BYLINE: GEORGE RAINE San Francisco Examiner

BODY:

Killing or maiming by bomb is a growth area in the violence industry, one that reflects a sharp increase in the number of people willing to "go the extra step" to act on a grievance or a grudge, officials say.

The number of bombings usually increases immediately after a high-profile blast such as the recent slaying of New Jersey advertising executive Thomas Mosser, authorities say. The killing has been attributed to the so-called Unabomber, believed to be responsible for 15 bombings since 1978.

And it's not hard to get the materials and know-how to send a bomb. The basic instructions are in books, videos and even on-line.

"The information is out there, the people are out there and unfortunately something snaps in somebody's mind and they feel that this is the way they need to extract their revenge or their intimidation or whatever it might be that motivates them to do this crime," Mike Morrissey, assistant special agent in charge of the San Francisco office of the federal Bureau of Alcohol, Tobacco and Firearms, said last week.

"Very simply," said ATF agent Jerry Singer in Chicago, "what we have seen is an increase in the intent and the propensity of people willing to go the extra step, to put a device together and use it. It's an increase of people with that mind-set.

"It's a cowardly act," he said, "because you don't have to see the consequences right in front of you."

The number of explosives cases jumped 33 percent nationally from 1990 to 1993 and 55 percent in California, the ATF says. Officials chalk up part of that jump to changes in laws that made such offenses as using illegal fireworks an explosives charge, but they say that can't account for all the increase.

Perhaps most ominously, authorities can't pin down any one reason for why more people are trying to even the score with a bomb.

"Look around the room," Morrissey said at a news conference last week. "Look at how many personalities are here. There's no discriminating personality of a bomber.
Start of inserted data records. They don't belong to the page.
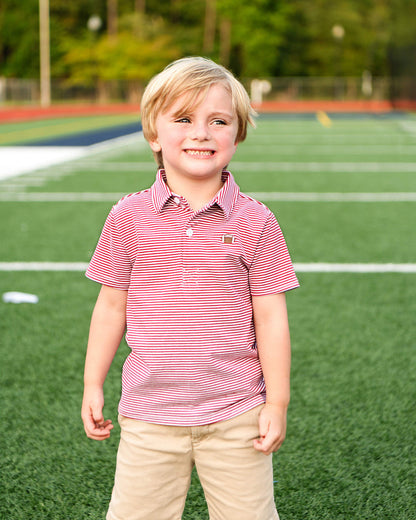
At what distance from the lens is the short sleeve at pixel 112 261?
1.98 meters

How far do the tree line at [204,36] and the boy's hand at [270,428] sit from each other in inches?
2259

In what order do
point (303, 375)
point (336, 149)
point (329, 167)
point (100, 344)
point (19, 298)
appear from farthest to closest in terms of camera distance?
point (336, 149)
point (329, 167)
point (19, 298)
point (303, 375)
point (100, 344)

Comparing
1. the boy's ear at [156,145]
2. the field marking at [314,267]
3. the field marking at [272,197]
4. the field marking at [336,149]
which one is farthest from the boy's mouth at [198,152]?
the field marking at [336,149]

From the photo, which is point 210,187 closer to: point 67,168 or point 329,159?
point 67,168

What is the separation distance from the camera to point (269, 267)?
1.97m

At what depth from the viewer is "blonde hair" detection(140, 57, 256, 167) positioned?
1921mm

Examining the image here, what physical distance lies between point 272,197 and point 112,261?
8127mm

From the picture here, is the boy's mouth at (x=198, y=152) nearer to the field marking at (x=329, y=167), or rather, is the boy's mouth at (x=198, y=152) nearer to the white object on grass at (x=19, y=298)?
the white object on grass at (x=19, y=298)

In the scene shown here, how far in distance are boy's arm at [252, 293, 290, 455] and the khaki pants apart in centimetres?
3

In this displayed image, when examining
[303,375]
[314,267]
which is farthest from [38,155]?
[303,375]

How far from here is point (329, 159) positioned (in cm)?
1573

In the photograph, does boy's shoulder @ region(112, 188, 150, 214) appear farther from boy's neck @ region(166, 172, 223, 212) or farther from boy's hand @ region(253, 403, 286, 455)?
boy's hand @ region(253, 403, 286, 455)

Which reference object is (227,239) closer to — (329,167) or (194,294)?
(194,294)

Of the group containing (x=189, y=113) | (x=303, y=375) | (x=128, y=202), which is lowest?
(x=303, y=375)
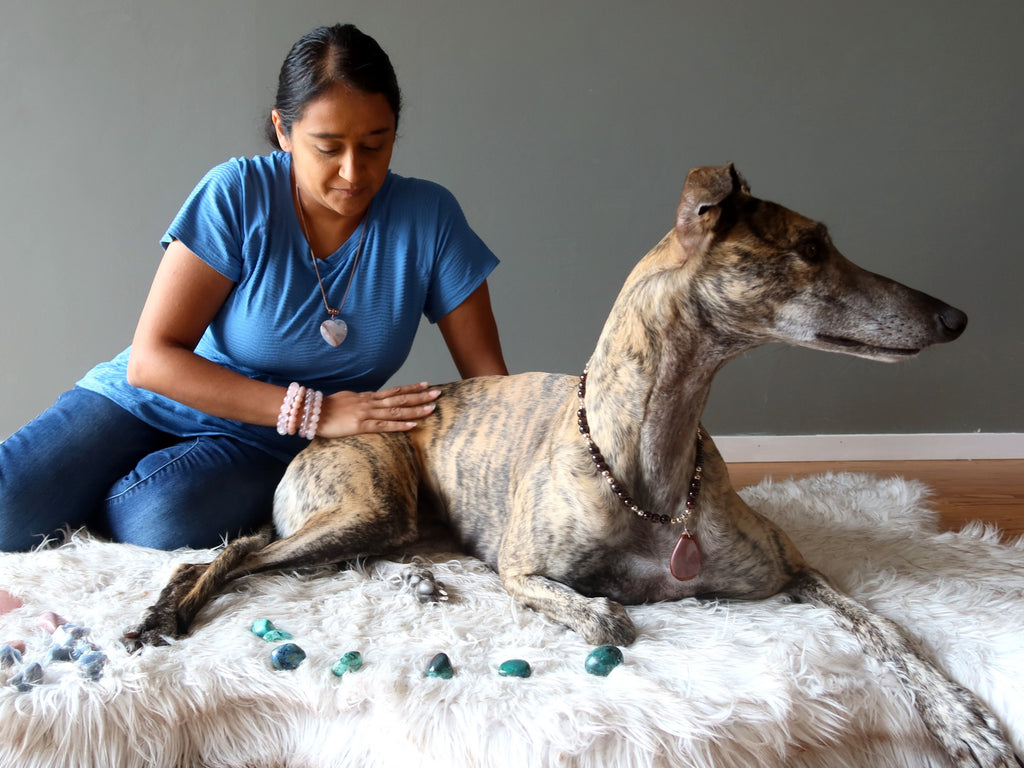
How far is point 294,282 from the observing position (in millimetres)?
2037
"It could be somebody who is mad at her husband, wife, boss. It could be somebody who is a corporate executive, a police officer, anyone of 100,000 different personalities and people. It ranges from people who are highly educated to people who have no education at all.

"It's like the devices themselves -- each device carries a particular signature, and it just ranges with the imagination."

Singer said 37 percent of bombings turn out to be acts of vandalism. Twenty percent are intended as revenge, he said, while smaller percentages are protests against something or cold-blooded homicide.

Dr. Bennett Leaventhal, head of psychiatric studies at the University of Chicago School of Medicine, said the anti-social behavior that brings about any violent crime is seen in bombers.

"There are people at extremes of the spectrum who do not have an illness per se, but who solve problems by making enemies and blowing them up," Leaventhal said. "It's possible they have psychiatric disorders, but more probable they do not. They have some idiosyncratic feeling about somebody or something and they have decided to act on it."

The Unabomber's bombs have been sophisticated. But only a fundamental knowledge of explosives is needed to make a crude, lethal bomb, Singer said.

In fact, materials and assembly instructions have been available for years, published in books with such titles as "The Poor Man's James Bond," "Explosives Grandma Used to Make" and "Deadly Brew," said Jerry Taylor, ATF explosives enforcement officer in San Francisco.

Even videos are available, and instructions have been known to show up on computer bulletin boards, said Susan McCarron, an ATF spokeswoman in Washington, D.C.

"These are groups we are not real fond of," she said, "but there is not a whole lot we can do about it until somebody actually makes a bomb or a threat. There's nothing in the explosives law we can do about these things."

Copycat bombings or threats are common after a major bombing, said ATF Agent-in-Charge Bernard LaForest of the Arizona office in Phoenix. So are false reports of bombs. In San Francisco, police Capt. Lawrence Minasian said that since the Unabomber struck last Saturday, the department has received four or five calls a day about suspicious packages. Normally, he said, the department handles two or three such calls a week.

"People are paranoid," Minasian said.